* _What needs to be done_
Search the records for the word "Managers". Copy every line where it appears.

* _Information supplied_
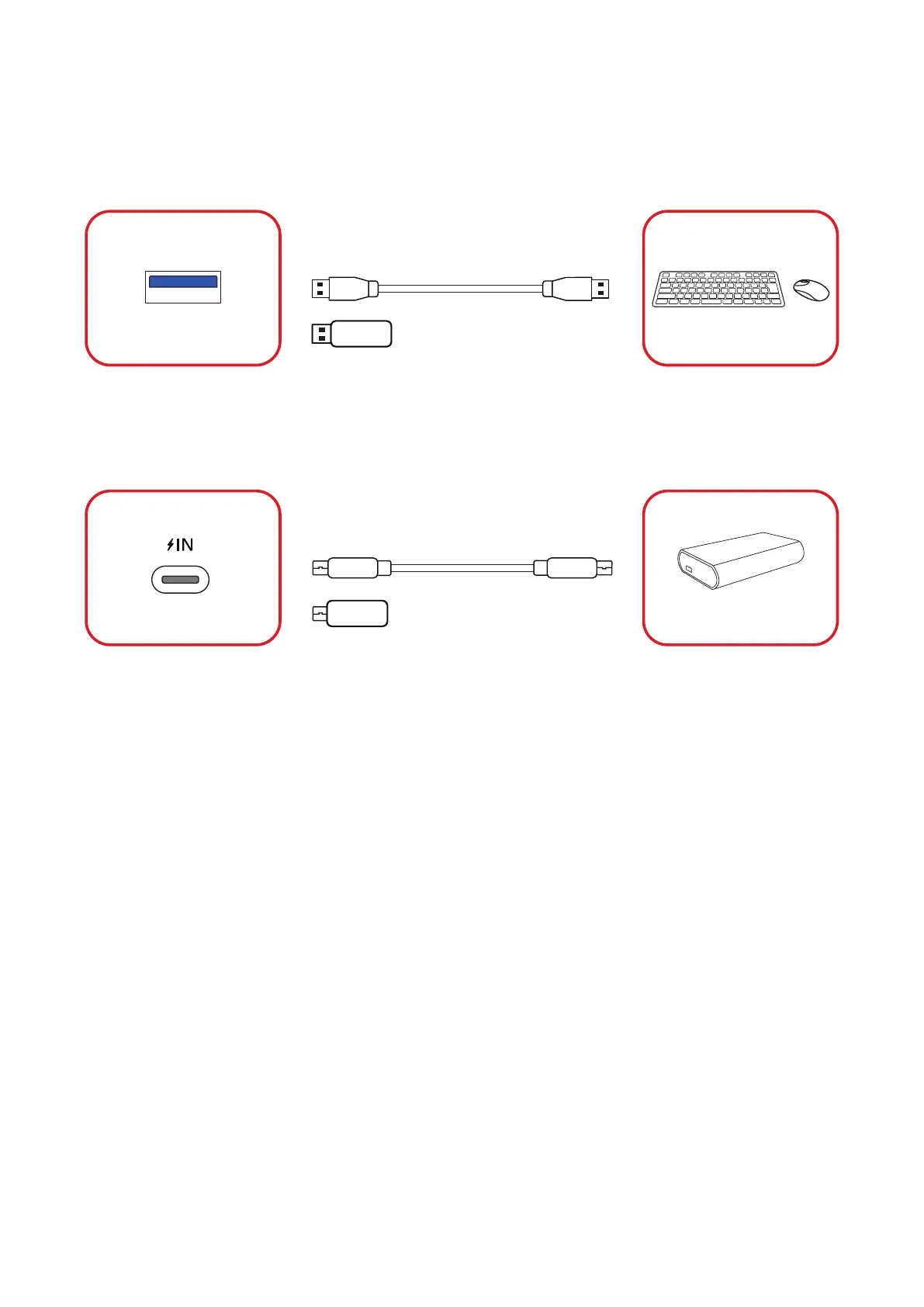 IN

---

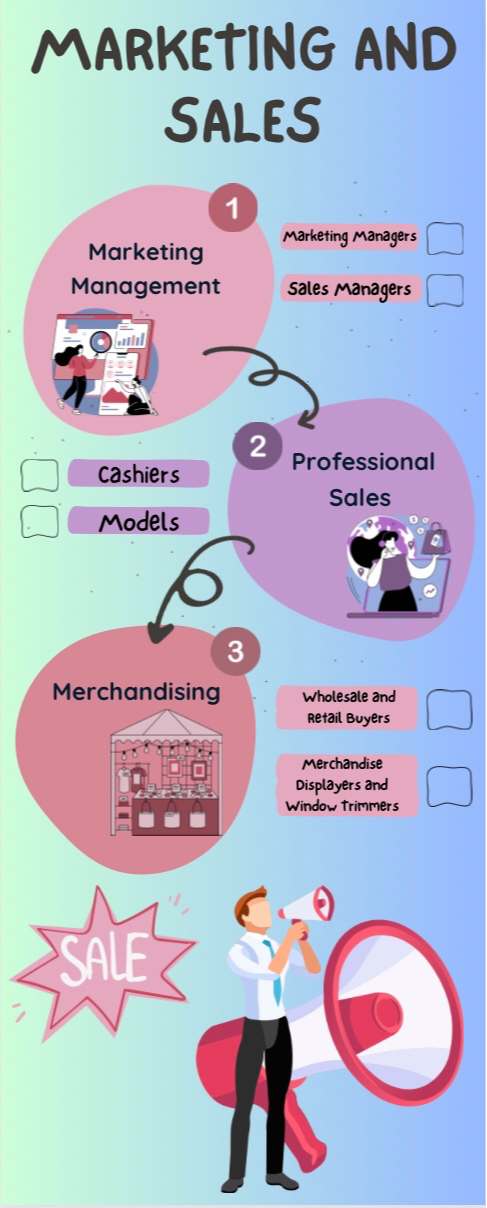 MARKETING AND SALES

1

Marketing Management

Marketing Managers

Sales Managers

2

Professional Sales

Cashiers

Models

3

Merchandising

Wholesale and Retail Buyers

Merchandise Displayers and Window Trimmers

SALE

* _Task result_
Marketing Managers
Sales Managers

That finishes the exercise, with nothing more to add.